У меня не было аппетита, я от всего отказывался. Но она все мои капризы сносила с поразительным терпением; и лишь много времени спустя, уже выписавшись из госпиталя, я узнал, что в эту зиму трамваи в городе ходили нерегулярно: заносы; и моя жена каждый день проделывала путь в четырнадцать километров: семь туда, семь обратно.

Человеческая память устроена так, что из тысячи обстоятельств и подробностей она выбирает лишь некоторые, и очень часто, на первый взгляд, эти подробности даже не связаны между собой. Помню, с погромными рецензиями и скандалом на художественном совете проваливалась пьеса, над которой я работал полтора года. Я чувствовал себя убитым, растоптанным, и хоть внешне ершился, в душе-то понимал, что это был справедливый приговор. Конечно, и в пьесе и в спектакле можно было кое-что подлатать, исправить — глядишь, славы бы не было, но средненький успех спектаклю можно было обеспечить.

— Сними пьесу,— решительно сказала Катерина.— Сними и, как тебе ни тяжело, садись переписывать заново. С режиссером поладишь, с актерами поладишь, а как поладишь с самим собою?

Я перечитываю письмо вторично, говорю:

— Алеша, а вы зря пророчествовали. Жена купила Борису бритву «Спутник». Пишет, весь город объездила.

— Побре-емся! — предвкушая удовольствие, восклицает Шершавый, но Борис не остается в долгу:

— Через одного!

Так они весело препираются, пока Лукин не вспоминает:

— Да, а как же с картошкой-то?

— Ладно, пейте мою кровь, — смеется Серега. — Обрадовались: переспорили Шершавого. Ассимиляция — диссимиляция. Пользуются, что у одного незаконченное высшее, у другого десятилетка.

Спор о том, какая разница между ассимиляцией и диссимиляцией, был вчера, и по условиям проигравший, то есть Серега, должен теперь три дня кормить нас обедами.

— А ты чего это сиротой прикидываешься? — замечает

Лукин. — Высшее, десятилетка... Тебе-то кто мешает? Школа рядом. Четвертый месяц об этом твержу.

— Да там небось и мест давно нет,— неуверенно оправдывается Шершавый.— Теперь уже до следующего года.

— Уж лучше до пенсии,— вставляет Борис.

— Хотите, поговорю с директрисой? — вызываюсь я.— Она вроде неплохо ко мне относится.

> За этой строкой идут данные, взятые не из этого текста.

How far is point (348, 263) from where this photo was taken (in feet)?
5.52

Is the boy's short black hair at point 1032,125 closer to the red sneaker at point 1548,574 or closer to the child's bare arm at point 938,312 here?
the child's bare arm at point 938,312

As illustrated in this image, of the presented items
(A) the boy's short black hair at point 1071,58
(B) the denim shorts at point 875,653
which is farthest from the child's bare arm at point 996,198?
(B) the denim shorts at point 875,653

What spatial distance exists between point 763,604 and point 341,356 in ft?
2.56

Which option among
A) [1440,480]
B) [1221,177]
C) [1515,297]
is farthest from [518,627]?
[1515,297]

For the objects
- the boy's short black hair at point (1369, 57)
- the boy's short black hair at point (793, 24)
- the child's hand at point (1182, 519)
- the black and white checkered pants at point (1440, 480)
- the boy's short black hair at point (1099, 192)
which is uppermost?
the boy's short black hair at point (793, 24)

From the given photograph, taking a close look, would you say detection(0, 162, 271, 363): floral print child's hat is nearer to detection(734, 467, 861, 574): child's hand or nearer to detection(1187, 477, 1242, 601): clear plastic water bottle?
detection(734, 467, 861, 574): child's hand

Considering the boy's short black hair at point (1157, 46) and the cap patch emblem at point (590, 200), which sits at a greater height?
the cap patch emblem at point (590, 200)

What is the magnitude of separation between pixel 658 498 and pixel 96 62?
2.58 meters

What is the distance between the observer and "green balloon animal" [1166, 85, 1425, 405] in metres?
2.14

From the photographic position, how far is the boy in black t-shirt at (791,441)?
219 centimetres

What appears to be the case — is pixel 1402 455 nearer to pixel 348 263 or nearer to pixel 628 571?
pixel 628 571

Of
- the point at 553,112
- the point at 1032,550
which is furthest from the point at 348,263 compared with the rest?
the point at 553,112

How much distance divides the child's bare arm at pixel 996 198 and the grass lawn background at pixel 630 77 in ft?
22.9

Борис и тут не может без шпильки:

— Даже очень! — И без перехода набрасывается на Шершавого: — Кто варит картошку не мытой?

— Так это же за водой идти! — вяло возражает Серега.

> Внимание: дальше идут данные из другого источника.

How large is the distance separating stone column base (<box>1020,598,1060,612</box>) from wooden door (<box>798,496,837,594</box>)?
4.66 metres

А Борис, похоже, даже обрадовался:

— Ладно. Сам погибай, Шершавого выручай. Чтоб не говорил — вандербильдты.— И берег пустое ведро.

— Думаете, это он бескорыстно? — Серега подмигивает нам.— Ему перед Ларискиным окном лишний раз покрасоваться... Иди, иди. Небось очи выплакала.

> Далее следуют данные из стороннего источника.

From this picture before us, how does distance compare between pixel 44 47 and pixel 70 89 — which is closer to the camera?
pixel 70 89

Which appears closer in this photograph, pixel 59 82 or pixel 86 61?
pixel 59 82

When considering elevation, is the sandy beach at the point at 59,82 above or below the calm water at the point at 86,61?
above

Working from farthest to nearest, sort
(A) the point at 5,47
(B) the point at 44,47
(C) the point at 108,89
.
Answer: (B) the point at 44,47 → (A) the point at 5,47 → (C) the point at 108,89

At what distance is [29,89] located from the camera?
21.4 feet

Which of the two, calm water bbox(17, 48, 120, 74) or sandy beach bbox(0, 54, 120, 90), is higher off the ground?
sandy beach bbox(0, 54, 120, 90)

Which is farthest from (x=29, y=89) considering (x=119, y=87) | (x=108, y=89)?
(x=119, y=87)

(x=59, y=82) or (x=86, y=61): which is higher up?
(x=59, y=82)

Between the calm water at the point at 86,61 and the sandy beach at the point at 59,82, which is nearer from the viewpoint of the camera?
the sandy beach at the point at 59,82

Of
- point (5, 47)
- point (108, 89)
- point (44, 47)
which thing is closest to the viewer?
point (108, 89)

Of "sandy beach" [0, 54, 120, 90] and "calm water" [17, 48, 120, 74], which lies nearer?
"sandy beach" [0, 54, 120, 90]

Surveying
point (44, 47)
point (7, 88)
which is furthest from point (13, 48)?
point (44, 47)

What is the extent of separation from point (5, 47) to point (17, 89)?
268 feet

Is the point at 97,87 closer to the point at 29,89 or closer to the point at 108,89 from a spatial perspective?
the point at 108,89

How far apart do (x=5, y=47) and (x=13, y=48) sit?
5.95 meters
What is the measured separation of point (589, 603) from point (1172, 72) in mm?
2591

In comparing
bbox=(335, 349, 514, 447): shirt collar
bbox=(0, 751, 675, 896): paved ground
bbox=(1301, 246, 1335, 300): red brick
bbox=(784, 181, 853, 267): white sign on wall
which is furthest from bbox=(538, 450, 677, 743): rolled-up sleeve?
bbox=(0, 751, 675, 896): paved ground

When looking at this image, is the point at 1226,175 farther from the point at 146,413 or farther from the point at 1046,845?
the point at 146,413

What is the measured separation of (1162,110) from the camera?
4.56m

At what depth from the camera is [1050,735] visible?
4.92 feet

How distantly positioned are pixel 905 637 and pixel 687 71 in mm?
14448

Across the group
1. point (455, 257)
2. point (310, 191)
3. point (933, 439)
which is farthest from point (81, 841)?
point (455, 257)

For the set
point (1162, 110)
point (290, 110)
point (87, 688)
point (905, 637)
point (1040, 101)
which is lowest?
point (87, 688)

Роман Ковалев — самый неразговорчивый среди нас. Вот он уже две недели живет в бараке, а за это время мы не услыхали от него и двух десятков фраз. Лишь по ночам, во сне, он выкрикивает резко и отрывисто немецкие слова.

Лукин в таких случаях понимающе кивает головой:

— Эк, до чего же прочно засела в нем окаянная Дейчландия!

Утром Роман встает, как всегда, угрюмо и односложно поздоровается, молча возьмет ведро и пойдет к колодцу. Так же молча будет завтракать, оденется первым и будет стоять на крыльце, покуривая и ожидая остальных.

Он и прежде, говорят, был немногословен, а сейчас будто что-то в нем надломилось. Но сегодня, похоже, и он оттаял. Говорит:

— Гляжу я на вас — ну как козлята. Совсем дети!

— Это хорошо или плохо? — с невинным видом уточняет Серега.

Тут я вмешиваюсь:

— Древние говорили: молодость души — молодость плоти. И то и другое надо одинаково беречь.

— Оно так. Беречь, когда есть что беречь,— не сразу отзывается Роман. И вдруг начинает не торопясь,— не поймешь, то ли включился он в общий разговор, то ли просто вспомнилось давнее:

— Пятнадцати лет не было — пошел я в город на заработки. Деревенька-то у нас, как потом выяснилось, сплошь на железе стояла. Руда, громаднейший запас! Магнитная аномалия, слыхали небось?

— А, под Курском, что ли? — уточнил Серега.

— Она самая. Промышленности — клад, а хлеборобу — горькие слезы. Выйдешь в поле, колос от колоса — не услышишь и голоса... Она, эта пашня, поди, насквозь мужицким потом просолена.

Голос у Романа глуховатый, будто внутрь обращенный.

— А всякая там химия-агротехника? — с лукавой наивностью удивляется бригадир.— Вон пишут: сыплешь фосфат — собираешь пампушки.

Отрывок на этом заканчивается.